Bölümler | Kategoriler | Konular | Üye Girişi | İletişim


Burçlar

BURÇLAR



özet:
Astroloji denilen ve yıldız hareketlerine dayalı olarak insanların kişilik ve karakterlerini yorumlamanın da İslâmiyet’le ve gerçekle ilgisi bulunmamaktadır. Risale-i Nur’un temel konularından biri olan tevhid gerçeği dikkate alınarak burçlara bakıldığında, Cenab-ı Hakk’ı bütünüyle tarif eden dört küllî delilden biri olan kainat kitabının parlak bir sayfası görülmektedir.


Burç, (çoğulu buruc ve ebrâc) sözlükte “güzel olmak, örtülerinden sıyrılmak, yükselerek görünür olmak” mânâlarına gelen 'berec' kökünden Arapça bir isimdir. Gökteki burçlar yükselmeleri, görünür olmaları veya açığa çıkmalarından ötürü bu adı aldıkları gibi surlarla çevrili bir şehrin veya sarayın kuleleriyle bir kalenin yüksek ve stratejik mevzileri de aynı sebeplerden burç olarak adlandırılmıştır. (TDV İslam Ansiklopedisi, 6:421)

· · · · ·

Yapılacak İşlem 1. Burçlarla ilgili yukarıdaki metinde yer alan şu cümleyi İngilizceye çevirin: "Burç, (çoğulu buruc ve ebrâc) sözlükte “güzel olmak, örtülerinden sıyrılmak, yükselerek görünür olmak” mânâlarına gelen 'berec' kökünden Arapça bir isimdir."
Yapılacak İşlem 2. Burçlarla ilgili yukarıdaki metnin "Bölümler | Kategoriler" sözcükleriyle başlayıp "bir sayfası görülmektedir." sözcükleriyle biten bölümünü kelimesi kelimesine aktarın.

Sağlanan Girdiler.
· · · · ·

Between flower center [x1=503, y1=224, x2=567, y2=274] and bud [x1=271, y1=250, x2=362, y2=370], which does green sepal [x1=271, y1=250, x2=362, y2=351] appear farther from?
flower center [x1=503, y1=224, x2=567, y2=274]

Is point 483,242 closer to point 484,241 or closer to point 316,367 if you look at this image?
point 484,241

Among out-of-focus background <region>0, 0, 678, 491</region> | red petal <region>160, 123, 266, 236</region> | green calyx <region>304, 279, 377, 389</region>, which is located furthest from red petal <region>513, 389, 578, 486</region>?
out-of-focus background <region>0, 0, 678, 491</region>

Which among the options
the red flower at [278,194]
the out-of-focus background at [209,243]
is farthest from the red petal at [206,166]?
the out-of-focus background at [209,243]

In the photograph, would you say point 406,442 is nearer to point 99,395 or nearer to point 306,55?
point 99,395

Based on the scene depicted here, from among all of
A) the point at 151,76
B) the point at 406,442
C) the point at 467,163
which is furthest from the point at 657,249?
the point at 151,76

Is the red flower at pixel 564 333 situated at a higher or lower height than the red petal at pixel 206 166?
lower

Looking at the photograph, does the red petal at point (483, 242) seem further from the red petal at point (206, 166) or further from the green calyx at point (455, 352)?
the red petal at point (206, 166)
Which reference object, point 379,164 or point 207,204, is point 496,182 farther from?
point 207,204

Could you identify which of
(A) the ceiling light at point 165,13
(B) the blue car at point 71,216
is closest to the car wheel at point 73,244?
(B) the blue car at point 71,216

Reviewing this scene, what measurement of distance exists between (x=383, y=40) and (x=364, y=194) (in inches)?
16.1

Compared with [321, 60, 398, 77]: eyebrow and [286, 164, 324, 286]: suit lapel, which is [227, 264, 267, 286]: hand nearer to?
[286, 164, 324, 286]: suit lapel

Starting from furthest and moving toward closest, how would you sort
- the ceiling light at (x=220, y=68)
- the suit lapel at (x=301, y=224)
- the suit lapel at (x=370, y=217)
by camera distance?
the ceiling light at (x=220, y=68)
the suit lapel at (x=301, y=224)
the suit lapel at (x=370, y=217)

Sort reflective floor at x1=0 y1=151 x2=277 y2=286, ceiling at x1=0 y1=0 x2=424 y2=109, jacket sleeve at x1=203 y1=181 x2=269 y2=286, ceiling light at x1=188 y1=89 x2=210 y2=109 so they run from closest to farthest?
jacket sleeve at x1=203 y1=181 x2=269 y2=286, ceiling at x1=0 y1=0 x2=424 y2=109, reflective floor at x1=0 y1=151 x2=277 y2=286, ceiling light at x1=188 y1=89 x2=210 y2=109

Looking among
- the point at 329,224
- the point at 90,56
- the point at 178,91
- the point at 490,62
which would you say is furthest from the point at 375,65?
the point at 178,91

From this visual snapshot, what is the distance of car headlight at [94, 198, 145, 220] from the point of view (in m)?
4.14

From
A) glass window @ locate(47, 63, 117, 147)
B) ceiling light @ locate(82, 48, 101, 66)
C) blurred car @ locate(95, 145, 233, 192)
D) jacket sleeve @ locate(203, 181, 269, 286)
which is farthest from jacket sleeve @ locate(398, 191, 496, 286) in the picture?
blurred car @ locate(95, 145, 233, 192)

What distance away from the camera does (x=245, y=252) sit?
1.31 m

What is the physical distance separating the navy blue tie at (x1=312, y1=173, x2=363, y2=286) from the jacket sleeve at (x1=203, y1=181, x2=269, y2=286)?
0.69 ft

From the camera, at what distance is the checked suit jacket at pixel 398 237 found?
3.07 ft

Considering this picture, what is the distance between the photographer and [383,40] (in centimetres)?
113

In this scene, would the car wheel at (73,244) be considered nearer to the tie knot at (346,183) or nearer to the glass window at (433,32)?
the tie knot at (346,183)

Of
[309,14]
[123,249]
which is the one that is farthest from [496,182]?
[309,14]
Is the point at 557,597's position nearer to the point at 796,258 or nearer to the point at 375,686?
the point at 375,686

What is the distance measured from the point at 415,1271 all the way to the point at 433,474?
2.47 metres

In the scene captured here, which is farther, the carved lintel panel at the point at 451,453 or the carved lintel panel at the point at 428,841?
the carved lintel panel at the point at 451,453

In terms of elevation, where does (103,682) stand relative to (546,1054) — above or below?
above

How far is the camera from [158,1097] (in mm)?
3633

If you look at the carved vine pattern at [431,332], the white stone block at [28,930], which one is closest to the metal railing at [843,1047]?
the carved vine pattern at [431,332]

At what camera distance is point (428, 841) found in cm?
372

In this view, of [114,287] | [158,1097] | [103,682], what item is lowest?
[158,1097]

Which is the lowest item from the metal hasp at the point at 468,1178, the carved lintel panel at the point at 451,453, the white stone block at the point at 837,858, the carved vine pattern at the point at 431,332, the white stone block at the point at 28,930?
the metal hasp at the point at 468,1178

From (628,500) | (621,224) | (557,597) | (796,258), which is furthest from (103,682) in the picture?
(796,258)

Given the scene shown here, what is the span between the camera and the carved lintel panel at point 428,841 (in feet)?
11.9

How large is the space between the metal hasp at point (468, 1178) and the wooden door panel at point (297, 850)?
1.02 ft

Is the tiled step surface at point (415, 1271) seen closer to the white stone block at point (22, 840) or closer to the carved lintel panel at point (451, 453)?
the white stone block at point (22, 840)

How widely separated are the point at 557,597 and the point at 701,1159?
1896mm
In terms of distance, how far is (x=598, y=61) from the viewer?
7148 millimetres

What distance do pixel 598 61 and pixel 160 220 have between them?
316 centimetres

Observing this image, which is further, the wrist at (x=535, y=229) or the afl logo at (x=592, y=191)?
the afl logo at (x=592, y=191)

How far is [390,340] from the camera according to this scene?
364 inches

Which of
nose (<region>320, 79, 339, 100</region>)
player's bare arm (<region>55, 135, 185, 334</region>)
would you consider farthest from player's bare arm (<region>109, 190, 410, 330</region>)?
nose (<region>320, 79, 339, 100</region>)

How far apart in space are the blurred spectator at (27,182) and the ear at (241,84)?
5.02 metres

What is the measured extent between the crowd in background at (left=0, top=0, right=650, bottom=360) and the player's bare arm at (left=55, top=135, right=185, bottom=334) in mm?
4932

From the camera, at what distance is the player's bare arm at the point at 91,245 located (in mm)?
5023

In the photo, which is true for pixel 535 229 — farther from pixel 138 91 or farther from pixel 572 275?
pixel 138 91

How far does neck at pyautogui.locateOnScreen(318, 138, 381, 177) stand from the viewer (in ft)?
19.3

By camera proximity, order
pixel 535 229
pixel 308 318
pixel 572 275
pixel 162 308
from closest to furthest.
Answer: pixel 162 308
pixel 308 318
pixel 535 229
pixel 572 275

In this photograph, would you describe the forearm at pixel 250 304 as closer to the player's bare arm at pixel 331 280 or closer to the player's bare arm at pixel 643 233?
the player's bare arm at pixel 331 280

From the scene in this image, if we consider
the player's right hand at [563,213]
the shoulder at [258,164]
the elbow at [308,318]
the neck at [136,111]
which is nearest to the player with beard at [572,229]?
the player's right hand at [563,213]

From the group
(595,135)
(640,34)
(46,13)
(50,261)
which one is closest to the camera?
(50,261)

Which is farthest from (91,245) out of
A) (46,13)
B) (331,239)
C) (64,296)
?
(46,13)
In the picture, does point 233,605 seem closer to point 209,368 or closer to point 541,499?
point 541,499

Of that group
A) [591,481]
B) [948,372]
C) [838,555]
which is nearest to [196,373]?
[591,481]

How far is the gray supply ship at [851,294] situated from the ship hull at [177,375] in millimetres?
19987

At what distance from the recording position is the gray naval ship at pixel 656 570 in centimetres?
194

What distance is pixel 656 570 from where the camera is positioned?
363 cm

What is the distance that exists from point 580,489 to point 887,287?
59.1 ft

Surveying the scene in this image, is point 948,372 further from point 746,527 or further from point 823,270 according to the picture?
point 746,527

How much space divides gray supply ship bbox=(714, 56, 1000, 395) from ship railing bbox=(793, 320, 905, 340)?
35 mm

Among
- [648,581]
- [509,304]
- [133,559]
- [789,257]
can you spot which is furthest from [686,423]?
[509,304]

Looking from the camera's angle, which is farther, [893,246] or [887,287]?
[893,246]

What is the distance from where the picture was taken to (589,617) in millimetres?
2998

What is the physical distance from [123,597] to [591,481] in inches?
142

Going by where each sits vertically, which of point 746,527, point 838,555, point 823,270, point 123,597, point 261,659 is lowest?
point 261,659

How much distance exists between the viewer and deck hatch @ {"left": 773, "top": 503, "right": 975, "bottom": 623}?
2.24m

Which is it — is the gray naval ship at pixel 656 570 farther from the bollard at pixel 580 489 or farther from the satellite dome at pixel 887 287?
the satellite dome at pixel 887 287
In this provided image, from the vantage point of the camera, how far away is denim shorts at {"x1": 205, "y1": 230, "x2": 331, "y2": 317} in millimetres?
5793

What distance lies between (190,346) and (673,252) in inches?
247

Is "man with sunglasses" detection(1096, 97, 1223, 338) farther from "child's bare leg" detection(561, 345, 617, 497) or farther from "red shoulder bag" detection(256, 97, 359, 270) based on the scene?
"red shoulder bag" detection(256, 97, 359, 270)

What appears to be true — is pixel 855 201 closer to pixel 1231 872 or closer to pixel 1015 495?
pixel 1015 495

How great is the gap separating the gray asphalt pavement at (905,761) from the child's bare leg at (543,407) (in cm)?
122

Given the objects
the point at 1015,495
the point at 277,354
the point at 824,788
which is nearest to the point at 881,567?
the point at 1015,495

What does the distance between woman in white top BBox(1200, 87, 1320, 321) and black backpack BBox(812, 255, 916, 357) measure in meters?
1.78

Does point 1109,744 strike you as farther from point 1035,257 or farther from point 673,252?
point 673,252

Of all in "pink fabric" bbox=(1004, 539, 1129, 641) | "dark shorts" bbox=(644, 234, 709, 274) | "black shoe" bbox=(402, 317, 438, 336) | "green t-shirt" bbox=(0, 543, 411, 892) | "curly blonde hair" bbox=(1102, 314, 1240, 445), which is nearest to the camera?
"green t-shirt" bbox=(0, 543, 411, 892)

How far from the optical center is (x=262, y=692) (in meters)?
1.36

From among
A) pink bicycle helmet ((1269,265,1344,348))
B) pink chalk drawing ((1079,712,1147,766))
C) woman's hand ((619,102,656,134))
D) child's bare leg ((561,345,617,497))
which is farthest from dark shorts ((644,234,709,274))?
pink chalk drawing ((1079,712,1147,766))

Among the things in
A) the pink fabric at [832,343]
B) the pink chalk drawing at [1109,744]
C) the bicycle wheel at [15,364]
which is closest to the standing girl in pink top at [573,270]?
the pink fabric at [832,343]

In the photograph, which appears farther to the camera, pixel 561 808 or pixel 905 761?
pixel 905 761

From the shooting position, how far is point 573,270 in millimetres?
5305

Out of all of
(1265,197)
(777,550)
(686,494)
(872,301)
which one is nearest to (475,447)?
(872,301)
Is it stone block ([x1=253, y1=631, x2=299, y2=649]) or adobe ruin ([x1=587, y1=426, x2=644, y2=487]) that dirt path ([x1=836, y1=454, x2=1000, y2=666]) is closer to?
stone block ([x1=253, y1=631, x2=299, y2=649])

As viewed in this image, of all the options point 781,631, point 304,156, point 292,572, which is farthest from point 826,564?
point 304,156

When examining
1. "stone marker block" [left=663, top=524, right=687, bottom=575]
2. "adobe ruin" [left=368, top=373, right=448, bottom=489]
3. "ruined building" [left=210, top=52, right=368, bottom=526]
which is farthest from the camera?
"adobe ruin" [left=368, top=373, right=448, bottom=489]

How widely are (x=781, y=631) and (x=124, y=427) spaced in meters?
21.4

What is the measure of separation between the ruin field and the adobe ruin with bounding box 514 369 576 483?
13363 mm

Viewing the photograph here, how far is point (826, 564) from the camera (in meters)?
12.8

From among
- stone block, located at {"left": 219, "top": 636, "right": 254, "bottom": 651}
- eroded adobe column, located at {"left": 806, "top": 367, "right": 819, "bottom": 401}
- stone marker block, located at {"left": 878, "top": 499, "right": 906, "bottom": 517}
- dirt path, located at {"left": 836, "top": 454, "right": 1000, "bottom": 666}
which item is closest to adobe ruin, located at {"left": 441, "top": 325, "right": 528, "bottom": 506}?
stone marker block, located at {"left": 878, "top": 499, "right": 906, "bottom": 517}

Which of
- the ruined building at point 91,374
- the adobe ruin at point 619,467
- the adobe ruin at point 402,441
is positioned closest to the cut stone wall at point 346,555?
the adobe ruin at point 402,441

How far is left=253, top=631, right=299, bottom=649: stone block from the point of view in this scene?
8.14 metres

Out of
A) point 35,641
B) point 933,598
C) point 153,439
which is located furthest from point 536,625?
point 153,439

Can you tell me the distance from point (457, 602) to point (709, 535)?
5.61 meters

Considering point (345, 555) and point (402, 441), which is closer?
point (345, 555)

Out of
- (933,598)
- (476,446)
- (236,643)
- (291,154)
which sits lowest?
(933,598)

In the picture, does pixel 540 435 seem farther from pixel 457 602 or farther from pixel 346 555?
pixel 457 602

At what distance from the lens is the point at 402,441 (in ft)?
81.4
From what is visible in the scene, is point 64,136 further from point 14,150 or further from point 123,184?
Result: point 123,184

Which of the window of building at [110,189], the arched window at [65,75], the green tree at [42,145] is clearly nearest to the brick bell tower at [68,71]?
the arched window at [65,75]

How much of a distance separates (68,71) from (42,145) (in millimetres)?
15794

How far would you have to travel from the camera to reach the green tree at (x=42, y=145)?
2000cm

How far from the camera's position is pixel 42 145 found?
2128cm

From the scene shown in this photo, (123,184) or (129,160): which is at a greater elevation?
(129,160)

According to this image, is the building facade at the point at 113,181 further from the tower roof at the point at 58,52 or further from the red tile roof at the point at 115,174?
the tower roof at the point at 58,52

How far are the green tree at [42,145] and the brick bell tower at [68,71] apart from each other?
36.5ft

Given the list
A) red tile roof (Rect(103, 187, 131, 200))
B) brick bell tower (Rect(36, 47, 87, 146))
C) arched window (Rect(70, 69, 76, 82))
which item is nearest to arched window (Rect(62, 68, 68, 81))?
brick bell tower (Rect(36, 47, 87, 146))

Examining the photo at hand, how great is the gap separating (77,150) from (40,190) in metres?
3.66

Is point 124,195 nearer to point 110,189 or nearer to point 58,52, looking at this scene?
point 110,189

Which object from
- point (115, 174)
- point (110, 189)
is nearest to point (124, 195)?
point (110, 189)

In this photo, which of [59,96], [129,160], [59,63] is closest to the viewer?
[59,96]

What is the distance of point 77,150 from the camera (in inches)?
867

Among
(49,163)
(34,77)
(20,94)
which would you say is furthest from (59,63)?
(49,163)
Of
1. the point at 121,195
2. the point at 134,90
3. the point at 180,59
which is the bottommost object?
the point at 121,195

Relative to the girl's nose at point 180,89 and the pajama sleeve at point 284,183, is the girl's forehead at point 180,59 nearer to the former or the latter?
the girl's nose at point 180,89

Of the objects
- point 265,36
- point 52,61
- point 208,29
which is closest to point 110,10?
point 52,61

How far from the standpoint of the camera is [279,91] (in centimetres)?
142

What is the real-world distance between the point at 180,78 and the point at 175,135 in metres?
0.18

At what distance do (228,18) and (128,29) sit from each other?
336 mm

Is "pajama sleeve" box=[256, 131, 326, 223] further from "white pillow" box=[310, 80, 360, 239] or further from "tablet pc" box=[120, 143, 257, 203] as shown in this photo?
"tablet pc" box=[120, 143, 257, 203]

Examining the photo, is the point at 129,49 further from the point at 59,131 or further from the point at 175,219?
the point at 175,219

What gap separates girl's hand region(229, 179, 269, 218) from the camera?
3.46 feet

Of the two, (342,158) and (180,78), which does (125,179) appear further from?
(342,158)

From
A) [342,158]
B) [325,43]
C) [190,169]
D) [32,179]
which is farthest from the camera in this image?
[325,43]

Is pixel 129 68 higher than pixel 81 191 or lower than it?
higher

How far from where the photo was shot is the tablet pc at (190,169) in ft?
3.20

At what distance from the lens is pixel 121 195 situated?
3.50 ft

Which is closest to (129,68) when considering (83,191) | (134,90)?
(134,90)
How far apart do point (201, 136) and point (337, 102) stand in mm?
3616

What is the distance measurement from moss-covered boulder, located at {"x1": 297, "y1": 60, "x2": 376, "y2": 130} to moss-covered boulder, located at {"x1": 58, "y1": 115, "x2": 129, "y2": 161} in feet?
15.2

· · · · ·

Alıştırma Çözümü 1. Burç (plural buruc and ebrâc) is an Arabic noun derived from the root 'berec', which in the dictionary means “to be beautiful, to shed one's coverings, to rise and become visible.”

Alıştırma Çözümü 2.
Bölümler | Kategoriler | Konular | Üye Girişi | İletişim


Burçlar

BURÇLAR



özet:
Astroloji denilen ve yıldız hareketlerine dayalı olarak insanların kişilik ve karakterlerini yorumlamanın da İslâmiyet’le ve gerçekle ilgisi bulunmamaktadır. Risale-i Nur’un temel konularından biri olan tevhid gerçeği dikkate alınarak burçlara bakıldığında, Cenab-ı Hakk’ı bütünüyle tarif eden dört küllî delilden biri olan kainat kitabının parlak bir sayfası görülmektedir.